Some of the business industries that will now have to keep OSHA 300 logs and post their injury records for employees to view include bakeries; automobile dealers; automotive parts, accessories, and tire stores; building material and supplies dealers; specialty food stores; beer, wine, and liquor stores; commercial and industrial machinery and equipment rental and leasing; performing arts companies; museums, historical sites and similar institutions; amusement and recreation industries; and some other personal services industries.

Some businesses that will still be defined as “low hazard” and will not have to keep OSHA records are law offices, insurance brokers, accounting firms, architectural and engineering firms, advertising agencies, schools, doctor and dentist offices, day care facilities, electronic and computer servicing companies, and religious organizations.

For more information and to discover if your industry now has to keep the OSHA records, go to https://www.osha.gov/recordkeeping. Here you can find links to a complete list of all of the business industries that are required to keep injury records, as well as a list of the exempt business industries.

You should also remain careful about terminating any employee who has reported an injury or workplace illness. OSHA prohibits employers from retaliating or discriminating against any employee who has suffered an on-the-job injury.

Preventing Guns in Your Texas Workplace

In 2012 in the state of Texas, 584,850 citizens were actively licensed to carry a concealed handgun. That amounts to approximately one legally armed citizen out of every 45 people in Texas. As a business owner or manager, if you do not want anyone carrying guns on your commercial premises because you are concerned about the potential violence that could occur, you have two options. First, you can prevent your employees from carrying a handgun by having a written policy prohibiting that in your employee policy manual. However, a recent amendment of the law does allow employees to have their gun locked in their vehicles, even if they are parked in a parking lot on your property.

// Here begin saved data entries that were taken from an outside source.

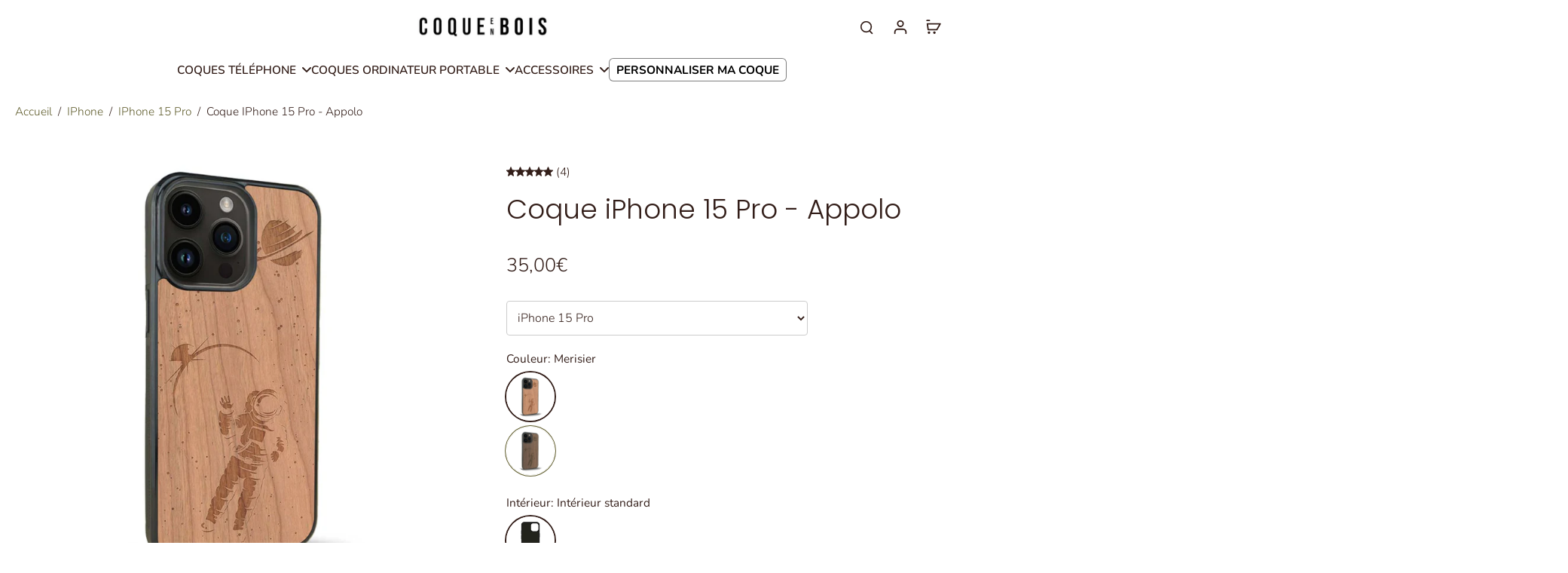

--- FILE ---
content_type: text/javascript
request_url: https://www.coque-en-bois.fr/cdn/shop/t/25/assets/flexible-area.js?v=176157628852031029711756713298
body_size: -49
content:
window.Eurus.loadedScript.has("flexible-area.js")||(window.Eurus.loadedScript.add("flexible-area.js"),requestAnimationFrame(()=>{document.addEventListener("alpine:init",()=>{Alpine.data("xFlexibleArea",()=>({initArea(el){this.adjustFlexWidths(el);let resizeTimer;window.addEventListener("resize",()=>{clearTimeout(resizeTimer),resizeTimer=setTimeout(()=>{this.adjustFlexWidths(el)},50)})},adjustFlexWidths(container){const isMobile=window.innerWidth<=767,items=Array.from(container.children).map(el=>{const itemBlock=el.querySelector(".item-block"),itemWidth=parseFloat(isMobile?itemBlock.dataset.widthMobile:itemBlock.dataset.width)||0;return{el,itemWidth}}),style=getComputedStyle(container),gap=parseFloat(style.columnGap||style.gap||0),containerWidth=container.clientWidth;let currentRow=[],currentTotal=0;items.forEach(({el,itemWidth})=>{currentRow.length&&currentTotal+itemWidth>100?(this.applyRowWidths(currentRow,gap,containerWidth),currentRow=[{el,itemWidth}],currentTotal=itemWidth):(currentRow.push({el,itemWidth}),currentTotal+=itemWidth)}),this.applyRowWidths(currentRow,gap,containerWidth)},applyRowWidths(row,gap,containerWidth){if(!row.length)return;const usableWidth=100-gap*(row.length-1)/containerWidth*100;row.forEach(({el,itemWidth})=>{el.style.flex=`0 0 ${usableWidth*(itemWidth/100)}%`})}}))})}));
//# sourceMappingURL=/cdn/shop/t/25/assets/flexible-area.js.map?v=176157628852031029711756713298
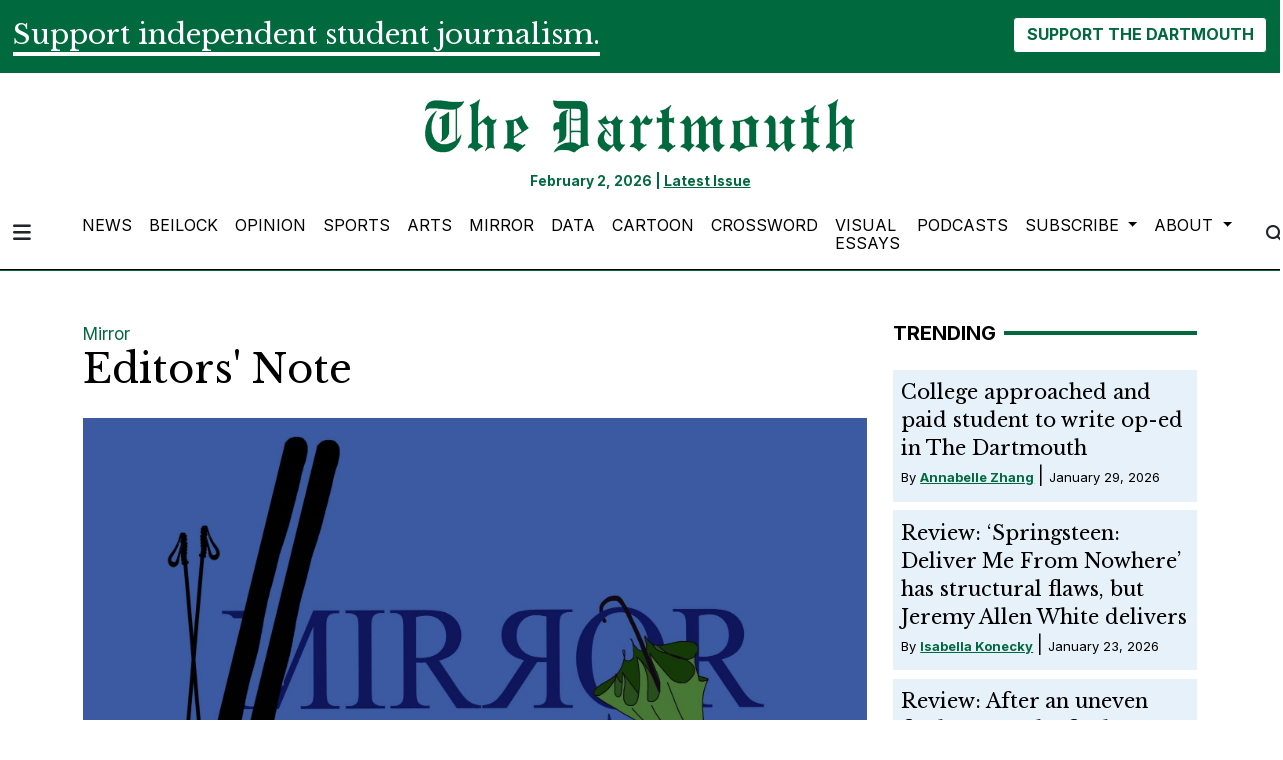

--- FILE ---
content_type: text/html; charset=utf-8
request_url: https://www.google.com/recaptcha/api2/aframe
body_size: 267
content:
<!DOCTYPE HTML><html><head><meta http-equiv="content-type" content="text/html; charset=UTF-8"></head><body><script nonce="ICA-3I_ksjO3ngR8eByJ3w">/** Anti-fraud and anti-abuse applications only. See google.com/recaptcha */ try{var clients={'sodar':'https://pagead2.googlesyndication.com/pagead/sodar?'};window.addEventListener("message",function(a){try{if(a.source===window.parent){var b=JSON.parse(a.data);var c=clients[b['id']];if(c){var d=document.createElement('img');d.src=c+b['params']+'&rc='+(localStorage.getItem("rc::a")?sessionStorage.getItem("rc::b"):"");window.document.body.appendChild(d);sessionStorage.setItem("rc::e",parseInt(sessionStorage.getItem("rc::e")||0)+1);localStorage.setItem("rc::h",'1770076693111');}}}catch(b){}});window.parent.postMessage("_grecaptcha_ready", "*");}catch(b){}</script></body></html>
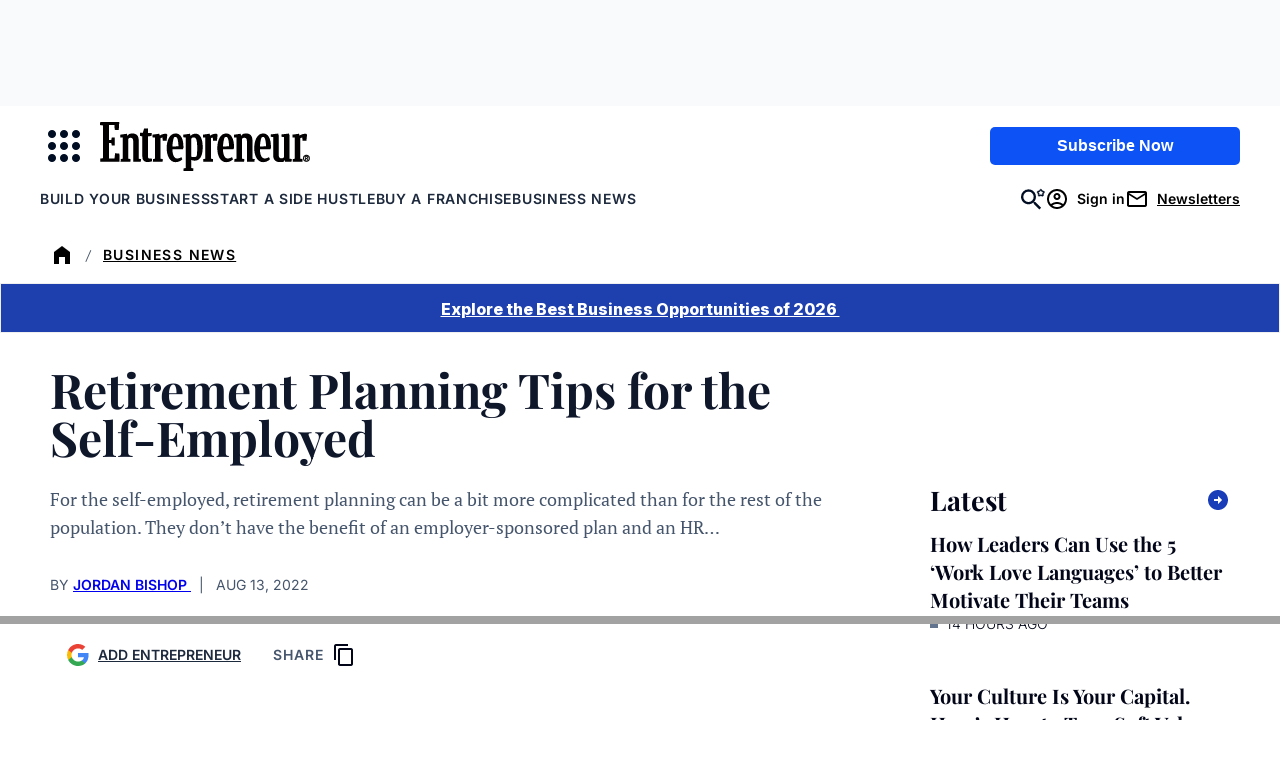

--- FILE ---
content_type: text/javascript;charset=utf-8
request_url: https://id.cxense.com/public/user/id?json=%7B%22identities%22%3A%5B%7B%22type%22%3A%22ckp%22%2C%22id%22%3A%22mkntldi54d8fcx3v%22%7D%2C%7B%22type%22%3A%22lst%22%2C%22id%22%3A%2221mheo0xjmhi8ls0os2h9uld1%22%7D%2C%7B%22type%22%3A%22cst%22%2C%22id%22%3A%2221mheo0xjmhi8ls0os2h9uld1%22%7D%5D%7D&callback=cXJsonpCB2
body_size: 206
content:
/**/
cXJsonpCB2({"httpStatus":200,"response":{"userId":"cx:3t5bzw13h4wllmnrg96gunvy6:1aw1r97365ex1","newUser":false}})

--- FILE ---
content_type: text/javascript;charset=utf-8
request_url: https://p1cluster.cxense.com/p1.js
body_size: 99
content:
cX.library.onP1('21mheo0xjmhi8ls0os2h9uld1');
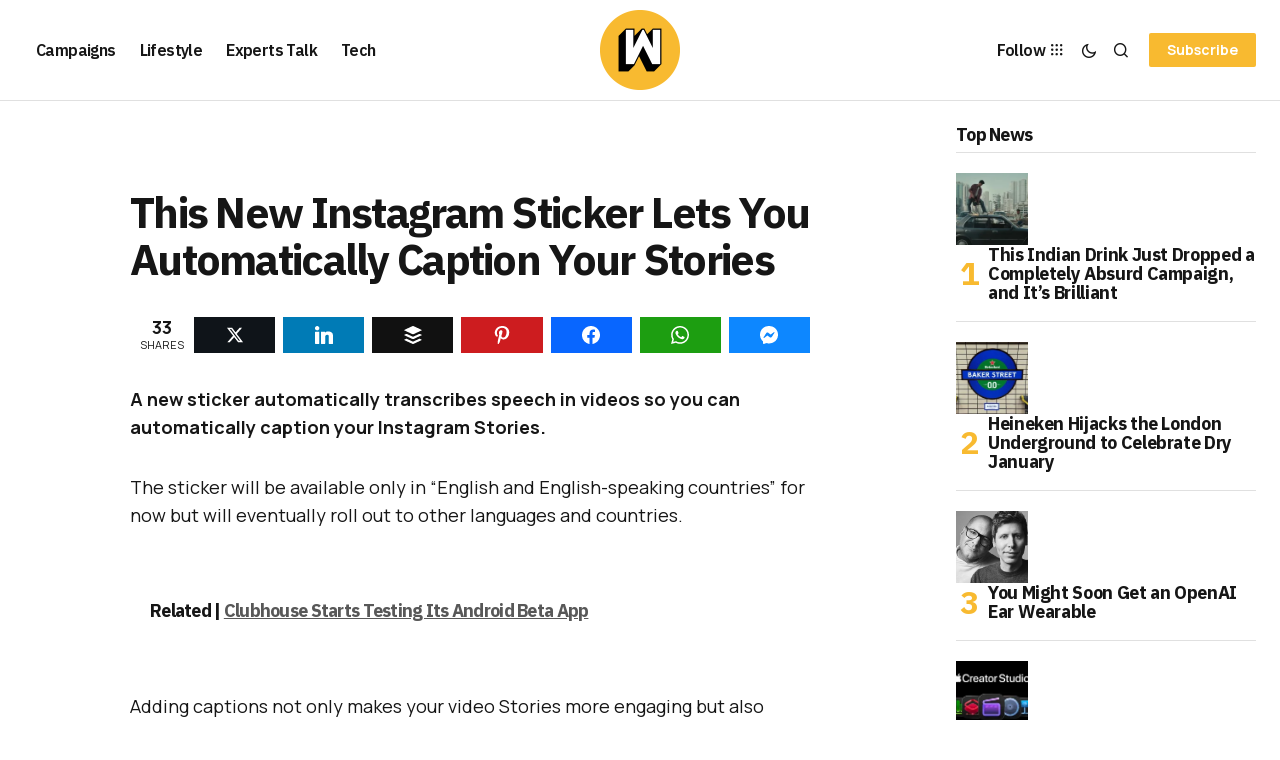

--- FILE ---
content_type: text/html; charset=utf-8
request_url: https://www.google.com/recaptcha/api2/aframe
body_size: 249
content:
<!DOCTYPE HTML><html><head><meta http-equiv="content-type" content="text/html; charset=UTF-8"></head><body><script nonce="95mC3vOl0qm7I3uRXCSfUg">/** Anti-fraud and anti-abuse applications only. See google.com/recaptcha */ try{var clients={'sodar':'https://pagead2.googlesyndication.com/pagead/sodar?'};window.addEventListener("message",function(a){try{if(a.source===window.parent){var b=JSON.parse(a.data);var c=clients[b['id']];if(c){var d=document.createElement('img');d.src=c+b['params']+'&rc='+(localStorage.getItem("rc::a")?sessionStorage.getItem("rc::b"):"");window.document.body.appendChild(d);sessionStorage.setItem("rc::e",parseInt(sessionStorage.getItem("rc::e")||0)+1);localStorage.setItem("rc::h",'1768367646700');}}}catch(b){}});window.parent.postMessage("_grecaptcha_ready", "*");}catch(b){}</script></body></html>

Second, to prevent the public from carrying a concealed handgun on your property, you must have a “30.06 sign” posted in a conspicuous place clearly visible to the public (at every entrance is the best idea). The sign requirements are a single sign, both in English and Spanish, with 1” high letters, in contrasting colors, containing the exact language from the Texas Penal Code section 30.06. The language in English must read: “Pursuant to Section 30.06, Penal Code (trespass by holder of license to carry a concealed handgun), a person licensed under Subchapter H, Chapter 411, Government Code (concealed handgun law), may not enter this property with a concealed handgun.”

Other signs, such as a picture of a handgun with a red slash through it, are ineffective in Texas and concealed handgun license class instructors tell their students to walk right past those signs. There is a one other valid sign in Texas called the 51% sign, but that only applies to prohibiting the public from carrying handguns on a premises that receives more than half of its income from serving customers alcohol.

It is still illegal for licensees to carry a handgun in Texas at a federal building, at a school, at a public sporting event, in a courthouse, at an election polling place or in a jail or prison, even if those places do not post any kind of sign prohibiting the carrying of a concealed weapon.